Amino Acid Quantitation (CSF)
Also known as: AACSF, CSF amino acids, amino acids quantitative, cerebral spinal fluid, cerebral spinal fluid amino acid test
What is amino acid quantitation?
Patients born with inborn errors of amino acid metabolism may have a variety of different medical conditions related to metabolism. These diseases typically become evident in infancy or early childhood. An amino acid quantitation test of cerebral spinal fluid is useful in diagnosing these disorders.
Amino acids are the building blocks of the proteins found in blood. Cerebrospinal fluid (CSF) is the fluid produced from blood plasma which surrounds the brain and spinal cord, and normally, (depending on the age of an infant/child), variable amounts of amino acids are found in the CSF. A CSF amino acid test examines the amounts and types of amino acids found in the CSF and can be useful in diagnosing different disorders/diseases involving the brain and spinal cord.
What happens during the procedure?
Your baby/child will be placed in a position that allows for a small thin needle to be inserted into his/her back (called a lumbar puncture, LP. or spinal tap). A local anesthetic medication may be injected into the skin prior to the procedure being undertaken. The needle is then inserted into the CSF surrounding the spinal cord and a small sample of cerebrospinal fluid is withdrawn and sent to a laboratory for analysis and testing.
Is any special preparation needed?
No special preparation is needed for the test.
What are the risk factors?
A lumbar puncture is considered a safe procedure where the small risks associated with it are far outweighed by the benefits received. Occasionally a child may complain of a headache afterwards which on lying flat and drinking plenty of fluids will resolve on its own. Rarely bleeding or infection may occur.

◆ **Records supplied**:
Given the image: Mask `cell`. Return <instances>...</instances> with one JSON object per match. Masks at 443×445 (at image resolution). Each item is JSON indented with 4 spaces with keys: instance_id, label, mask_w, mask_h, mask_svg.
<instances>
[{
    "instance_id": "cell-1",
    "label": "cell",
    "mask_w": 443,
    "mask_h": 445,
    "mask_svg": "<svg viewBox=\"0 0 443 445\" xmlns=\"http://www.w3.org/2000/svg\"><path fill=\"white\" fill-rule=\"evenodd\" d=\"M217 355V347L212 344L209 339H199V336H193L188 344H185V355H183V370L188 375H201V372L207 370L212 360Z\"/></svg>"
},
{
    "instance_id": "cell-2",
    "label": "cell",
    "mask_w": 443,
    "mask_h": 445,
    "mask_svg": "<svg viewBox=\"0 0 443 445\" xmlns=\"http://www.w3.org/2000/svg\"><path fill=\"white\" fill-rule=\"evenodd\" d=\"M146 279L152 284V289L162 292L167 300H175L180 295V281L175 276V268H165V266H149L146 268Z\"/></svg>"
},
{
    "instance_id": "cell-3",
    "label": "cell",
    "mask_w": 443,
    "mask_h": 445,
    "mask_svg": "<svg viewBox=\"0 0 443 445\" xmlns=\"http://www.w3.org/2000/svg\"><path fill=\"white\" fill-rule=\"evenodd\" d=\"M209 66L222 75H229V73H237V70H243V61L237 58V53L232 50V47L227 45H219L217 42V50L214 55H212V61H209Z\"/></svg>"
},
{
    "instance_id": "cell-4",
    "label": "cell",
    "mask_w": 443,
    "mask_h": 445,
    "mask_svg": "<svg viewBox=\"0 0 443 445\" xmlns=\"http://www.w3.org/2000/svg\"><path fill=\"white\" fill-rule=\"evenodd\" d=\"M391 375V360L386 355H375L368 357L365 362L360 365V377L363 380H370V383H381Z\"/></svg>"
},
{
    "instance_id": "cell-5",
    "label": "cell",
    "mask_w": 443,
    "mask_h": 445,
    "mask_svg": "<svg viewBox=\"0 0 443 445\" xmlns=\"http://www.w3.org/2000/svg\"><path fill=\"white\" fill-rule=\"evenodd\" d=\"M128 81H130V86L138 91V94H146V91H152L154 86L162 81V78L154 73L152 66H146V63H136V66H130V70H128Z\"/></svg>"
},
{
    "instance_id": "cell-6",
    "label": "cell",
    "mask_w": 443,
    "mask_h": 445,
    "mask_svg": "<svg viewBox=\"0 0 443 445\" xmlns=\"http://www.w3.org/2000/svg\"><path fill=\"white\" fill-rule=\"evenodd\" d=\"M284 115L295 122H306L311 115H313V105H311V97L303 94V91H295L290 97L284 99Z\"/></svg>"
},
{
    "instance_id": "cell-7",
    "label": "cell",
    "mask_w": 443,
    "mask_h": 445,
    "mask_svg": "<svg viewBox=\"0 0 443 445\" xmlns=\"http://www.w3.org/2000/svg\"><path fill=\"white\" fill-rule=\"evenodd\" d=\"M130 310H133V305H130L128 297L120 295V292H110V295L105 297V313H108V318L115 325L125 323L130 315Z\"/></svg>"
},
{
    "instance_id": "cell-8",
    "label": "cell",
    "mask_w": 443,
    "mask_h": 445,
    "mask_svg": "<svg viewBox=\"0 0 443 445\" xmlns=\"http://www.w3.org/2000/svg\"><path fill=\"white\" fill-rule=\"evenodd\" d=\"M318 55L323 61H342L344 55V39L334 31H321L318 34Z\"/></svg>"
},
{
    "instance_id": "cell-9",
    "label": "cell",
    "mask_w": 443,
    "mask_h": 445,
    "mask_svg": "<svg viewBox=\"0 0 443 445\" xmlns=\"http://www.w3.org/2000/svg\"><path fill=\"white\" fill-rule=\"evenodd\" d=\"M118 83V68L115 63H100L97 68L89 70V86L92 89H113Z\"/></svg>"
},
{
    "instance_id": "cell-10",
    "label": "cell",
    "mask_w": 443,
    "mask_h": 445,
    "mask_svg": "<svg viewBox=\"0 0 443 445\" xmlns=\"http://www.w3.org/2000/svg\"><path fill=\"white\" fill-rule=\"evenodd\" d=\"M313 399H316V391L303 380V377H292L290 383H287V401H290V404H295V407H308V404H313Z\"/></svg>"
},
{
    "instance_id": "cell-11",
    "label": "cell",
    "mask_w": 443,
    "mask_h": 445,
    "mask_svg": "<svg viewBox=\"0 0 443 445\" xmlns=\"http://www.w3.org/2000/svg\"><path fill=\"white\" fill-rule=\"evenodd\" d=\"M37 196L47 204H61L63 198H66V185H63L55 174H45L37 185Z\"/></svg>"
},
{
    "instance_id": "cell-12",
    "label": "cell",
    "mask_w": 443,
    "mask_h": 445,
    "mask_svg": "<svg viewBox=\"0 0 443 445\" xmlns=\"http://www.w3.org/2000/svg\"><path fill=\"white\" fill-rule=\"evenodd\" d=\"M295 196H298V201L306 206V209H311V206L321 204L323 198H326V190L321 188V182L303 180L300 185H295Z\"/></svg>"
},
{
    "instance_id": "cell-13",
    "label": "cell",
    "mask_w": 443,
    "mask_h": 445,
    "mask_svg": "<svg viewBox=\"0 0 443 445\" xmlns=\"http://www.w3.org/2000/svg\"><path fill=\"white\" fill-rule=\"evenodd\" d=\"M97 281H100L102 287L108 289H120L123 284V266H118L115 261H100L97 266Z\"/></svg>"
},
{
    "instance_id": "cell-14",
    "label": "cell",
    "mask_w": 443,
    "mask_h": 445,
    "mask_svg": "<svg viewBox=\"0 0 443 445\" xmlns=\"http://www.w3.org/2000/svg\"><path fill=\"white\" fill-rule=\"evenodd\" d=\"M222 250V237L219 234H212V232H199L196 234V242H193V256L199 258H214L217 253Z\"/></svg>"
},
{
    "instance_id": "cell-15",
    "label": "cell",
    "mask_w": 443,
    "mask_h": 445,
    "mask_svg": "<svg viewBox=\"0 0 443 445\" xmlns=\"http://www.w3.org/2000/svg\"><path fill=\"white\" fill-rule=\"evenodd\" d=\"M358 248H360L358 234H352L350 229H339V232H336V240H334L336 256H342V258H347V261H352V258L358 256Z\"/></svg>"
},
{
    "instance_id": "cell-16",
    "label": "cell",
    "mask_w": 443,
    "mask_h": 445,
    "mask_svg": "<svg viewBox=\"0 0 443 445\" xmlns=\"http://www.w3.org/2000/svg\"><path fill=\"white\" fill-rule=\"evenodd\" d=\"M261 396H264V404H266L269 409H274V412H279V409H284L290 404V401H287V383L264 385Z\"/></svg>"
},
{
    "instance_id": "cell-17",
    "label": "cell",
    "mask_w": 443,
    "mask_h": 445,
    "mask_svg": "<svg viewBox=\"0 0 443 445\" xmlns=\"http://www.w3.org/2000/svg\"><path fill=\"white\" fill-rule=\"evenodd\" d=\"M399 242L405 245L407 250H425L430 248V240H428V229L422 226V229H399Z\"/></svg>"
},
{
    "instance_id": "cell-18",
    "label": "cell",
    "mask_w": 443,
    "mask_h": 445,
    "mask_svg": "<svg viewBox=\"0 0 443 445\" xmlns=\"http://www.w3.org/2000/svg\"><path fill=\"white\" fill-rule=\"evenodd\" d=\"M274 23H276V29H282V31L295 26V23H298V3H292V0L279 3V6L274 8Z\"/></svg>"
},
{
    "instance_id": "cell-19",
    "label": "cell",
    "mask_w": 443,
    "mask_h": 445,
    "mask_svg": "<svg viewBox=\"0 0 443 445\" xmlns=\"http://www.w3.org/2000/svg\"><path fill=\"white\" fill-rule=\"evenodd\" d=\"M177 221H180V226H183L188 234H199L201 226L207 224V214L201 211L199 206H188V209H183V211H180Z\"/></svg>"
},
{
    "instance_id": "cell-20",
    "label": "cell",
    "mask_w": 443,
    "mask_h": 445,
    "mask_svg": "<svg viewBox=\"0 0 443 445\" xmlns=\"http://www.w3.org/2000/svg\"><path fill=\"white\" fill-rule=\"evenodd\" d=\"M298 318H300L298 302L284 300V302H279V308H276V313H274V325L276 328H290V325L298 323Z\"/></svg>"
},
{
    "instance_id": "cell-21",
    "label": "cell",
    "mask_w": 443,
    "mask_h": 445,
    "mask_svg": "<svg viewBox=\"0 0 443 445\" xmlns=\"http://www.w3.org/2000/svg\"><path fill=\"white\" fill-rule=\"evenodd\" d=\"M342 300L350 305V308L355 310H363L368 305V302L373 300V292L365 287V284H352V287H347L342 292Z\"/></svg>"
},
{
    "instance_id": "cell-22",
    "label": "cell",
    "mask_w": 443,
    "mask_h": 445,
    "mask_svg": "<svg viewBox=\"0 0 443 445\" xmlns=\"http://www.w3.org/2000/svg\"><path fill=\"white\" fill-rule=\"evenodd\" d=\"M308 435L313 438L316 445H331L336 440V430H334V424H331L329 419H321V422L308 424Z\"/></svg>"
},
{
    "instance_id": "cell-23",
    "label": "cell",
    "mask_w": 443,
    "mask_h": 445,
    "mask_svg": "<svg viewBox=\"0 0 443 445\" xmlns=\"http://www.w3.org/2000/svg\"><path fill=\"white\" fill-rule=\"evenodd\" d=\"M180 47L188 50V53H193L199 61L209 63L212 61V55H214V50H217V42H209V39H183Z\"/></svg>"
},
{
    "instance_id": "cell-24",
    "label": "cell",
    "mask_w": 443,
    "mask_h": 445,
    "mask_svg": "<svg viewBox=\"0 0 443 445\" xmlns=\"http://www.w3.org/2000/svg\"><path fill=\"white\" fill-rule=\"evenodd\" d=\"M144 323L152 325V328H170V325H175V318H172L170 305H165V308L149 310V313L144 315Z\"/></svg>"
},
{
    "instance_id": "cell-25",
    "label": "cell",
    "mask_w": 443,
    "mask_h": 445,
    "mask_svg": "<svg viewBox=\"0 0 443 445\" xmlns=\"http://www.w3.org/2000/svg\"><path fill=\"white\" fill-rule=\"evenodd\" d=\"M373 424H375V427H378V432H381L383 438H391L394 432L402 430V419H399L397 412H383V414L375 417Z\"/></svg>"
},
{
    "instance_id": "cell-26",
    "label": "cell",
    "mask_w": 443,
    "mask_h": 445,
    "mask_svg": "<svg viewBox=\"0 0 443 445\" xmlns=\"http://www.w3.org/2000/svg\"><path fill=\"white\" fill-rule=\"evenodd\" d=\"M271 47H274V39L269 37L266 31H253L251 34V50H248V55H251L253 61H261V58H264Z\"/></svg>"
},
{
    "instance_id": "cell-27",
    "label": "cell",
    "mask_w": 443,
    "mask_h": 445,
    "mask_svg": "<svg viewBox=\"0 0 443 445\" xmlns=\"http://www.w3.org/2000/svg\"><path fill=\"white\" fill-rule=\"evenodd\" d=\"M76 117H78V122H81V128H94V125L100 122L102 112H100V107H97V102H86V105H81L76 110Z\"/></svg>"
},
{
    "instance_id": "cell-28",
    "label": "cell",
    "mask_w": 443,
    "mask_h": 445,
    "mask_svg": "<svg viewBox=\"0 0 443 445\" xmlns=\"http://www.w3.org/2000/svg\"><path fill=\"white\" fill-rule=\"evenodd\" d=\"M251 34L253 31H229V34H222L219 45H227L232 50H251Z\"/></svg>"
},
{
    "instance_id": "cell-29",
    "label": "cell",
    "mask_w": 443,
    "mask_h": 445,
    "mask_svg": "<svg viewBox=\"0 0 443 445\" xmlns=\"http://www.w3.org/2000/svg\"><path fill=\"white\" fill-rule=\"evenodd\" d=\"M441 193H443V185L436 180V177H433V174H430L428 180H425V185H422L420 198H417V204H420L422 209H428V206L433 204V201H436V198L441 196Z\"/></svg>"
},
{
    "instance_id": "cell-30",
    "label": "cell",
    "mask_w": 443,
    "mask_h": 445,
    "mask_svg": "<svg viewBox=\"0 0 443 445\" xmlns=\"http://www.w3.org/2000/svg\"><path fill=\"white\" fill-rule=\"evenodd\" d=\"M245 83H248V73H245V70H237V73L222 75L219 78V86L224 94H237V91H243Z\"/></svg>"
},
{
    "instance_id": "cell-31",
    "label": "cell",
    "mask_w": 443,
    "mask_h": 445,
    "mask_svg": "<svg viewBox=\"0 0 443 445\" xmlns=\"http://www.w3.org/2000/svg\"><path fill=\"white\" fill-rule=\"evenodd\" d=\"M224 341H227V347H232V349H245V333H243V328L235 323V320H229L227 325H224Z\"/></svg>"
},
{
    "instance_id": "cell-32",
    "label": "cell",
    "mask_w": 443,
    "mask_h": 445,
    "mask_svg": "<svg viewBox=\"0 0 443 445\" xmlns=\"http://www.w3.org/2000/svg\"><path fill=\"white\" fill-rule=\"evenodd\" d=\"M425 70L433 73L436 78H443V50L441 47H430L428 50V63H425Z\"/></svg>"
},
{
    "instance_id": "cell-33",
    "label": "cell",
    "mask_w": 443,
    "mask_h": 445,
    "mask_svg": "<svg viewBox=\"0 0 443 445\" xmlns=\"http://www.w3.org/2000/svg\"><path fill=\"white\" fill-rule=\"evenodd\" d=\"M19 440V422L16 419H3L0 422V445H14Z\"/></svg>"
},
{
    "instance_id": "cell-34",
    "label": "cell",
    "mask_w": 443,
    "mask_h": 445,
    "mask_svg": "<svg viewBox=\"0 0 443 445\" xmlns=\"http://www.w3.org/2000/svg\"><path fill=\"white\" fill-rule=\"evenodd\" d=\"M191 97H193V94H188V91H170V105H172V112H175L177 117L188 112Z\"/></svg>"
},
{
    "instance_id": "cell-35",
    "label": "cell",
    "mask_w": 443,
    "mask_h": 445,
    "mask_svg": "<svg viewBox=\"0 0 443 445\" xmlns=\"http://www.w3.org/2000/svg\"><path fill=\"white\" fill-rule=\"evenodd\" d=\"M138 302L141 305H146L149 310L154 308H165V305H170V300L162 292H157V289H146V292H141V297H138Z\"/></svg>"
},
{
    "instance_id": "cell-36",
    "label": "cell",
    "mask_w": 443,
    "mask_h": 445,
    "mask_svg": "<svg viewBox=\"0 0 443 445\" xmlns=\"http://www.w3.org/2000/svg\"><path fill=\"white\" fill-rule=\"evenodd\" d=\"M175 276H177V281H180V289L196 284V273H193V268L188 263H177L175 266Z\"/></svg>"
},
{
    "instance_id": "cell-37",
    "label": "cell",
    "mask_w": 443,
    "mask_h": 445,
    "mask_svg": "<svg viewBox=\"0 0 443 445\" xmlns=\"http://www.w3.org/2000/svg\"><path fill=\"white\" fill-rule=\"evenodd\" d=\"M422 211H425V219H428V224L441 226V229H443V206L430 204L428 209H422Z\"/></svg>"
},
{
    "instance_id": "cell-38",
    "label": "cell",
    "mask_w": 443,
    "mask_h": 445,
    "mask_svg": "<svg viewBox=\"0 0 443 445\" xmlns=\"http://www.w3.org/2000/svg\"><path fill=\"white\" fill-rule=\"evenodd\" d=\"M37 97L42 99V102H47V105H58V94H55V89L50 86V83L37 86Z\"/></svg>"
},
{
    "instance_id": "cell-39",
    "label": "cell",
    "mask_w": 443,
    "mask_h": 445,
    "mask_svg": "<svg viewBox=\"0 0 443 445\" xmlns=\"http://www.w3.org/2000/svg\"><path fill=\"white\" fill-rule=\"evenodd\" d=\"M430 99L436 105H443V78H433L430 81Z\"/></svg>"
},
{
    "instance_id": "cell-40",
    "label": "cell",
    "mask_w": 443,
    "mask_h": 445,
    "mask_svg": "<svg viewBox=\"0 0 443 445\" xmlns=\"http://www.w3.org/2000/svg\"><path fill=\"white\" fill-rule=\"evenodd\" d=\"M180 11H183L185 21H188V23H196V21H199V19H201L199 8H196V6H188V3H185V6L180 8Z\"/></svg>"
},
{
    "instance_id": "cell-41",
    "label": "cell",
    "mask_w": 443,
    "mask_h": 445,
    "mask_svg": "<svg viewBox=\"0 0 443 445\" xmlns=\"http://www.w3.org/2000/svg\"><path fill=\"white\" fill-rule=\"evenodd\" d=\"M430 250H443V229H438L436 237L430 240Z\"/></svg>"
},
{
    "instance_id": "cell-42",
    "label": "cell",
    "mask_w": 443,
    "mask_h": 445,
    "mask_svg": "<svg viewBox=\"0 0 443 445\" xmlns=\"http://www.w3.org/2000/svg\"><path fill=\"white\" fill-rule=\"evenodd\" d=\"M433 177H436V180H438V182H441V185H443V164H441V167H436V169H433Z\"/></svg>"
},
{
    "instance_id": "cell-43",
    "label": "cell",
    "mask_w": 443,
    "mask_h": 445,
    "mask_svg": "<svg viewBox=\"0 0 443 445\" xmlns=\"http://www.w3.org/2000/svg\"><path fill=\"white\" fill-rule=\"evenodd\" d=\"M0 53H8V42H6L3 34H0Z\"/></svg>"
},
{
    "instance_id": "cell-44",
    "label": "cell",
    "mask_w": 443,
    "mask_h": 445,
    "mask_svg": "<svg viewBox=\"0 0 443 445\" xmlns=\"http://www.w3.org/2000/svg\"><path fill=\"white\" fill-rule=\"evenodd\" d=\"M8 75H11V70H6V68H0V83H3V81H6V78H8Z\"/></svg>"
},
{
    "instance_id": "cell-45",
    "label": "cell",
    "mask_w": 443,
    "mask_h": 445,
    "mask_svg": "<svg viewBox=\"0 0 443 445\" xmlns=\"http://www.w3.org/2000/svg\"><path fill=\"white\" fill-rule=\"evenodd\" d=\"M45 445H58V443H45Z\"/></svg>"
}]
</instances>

◆ **Work order 1**: Using the amino acid test text, explain in one to three sentences why a lumbar puncture is considered a safe procedure.
◆ **Work order 2**: From the amino acid test text, return the part that opens with the words containing "Patients born with" and closes with "during the procedure?", copied exactly.

◆ **Written answer 1**: A lumbar puncture is considered safe because its small risks are far outweighed by the benefits received.

◆ **Written answer 2**:
Patients born with inborn errors of amino acid metabolism may have a variety of different medical conditions related to metabolism. These diseases typically become evident in infancy or early childhood. An amino acid quantitation test of cerebral spinal fluid is useful in diagnosing these disorders.
Amino acids are the building blocks of the proteins found in blood. Cerebrospinal fluid (CSF) is the fluid produced from blood plasma which surrounds the brain and spinal cord, and normally, (depending on the age of an infant/child), variable amounts of amino acids are found in the CSF. A CSF amino acid test examines the amounts and types of amino acids found in the CSF and can be useful in diagnosing different disorders/diseases involving the brain and spinal cord.
What happens during the procedure?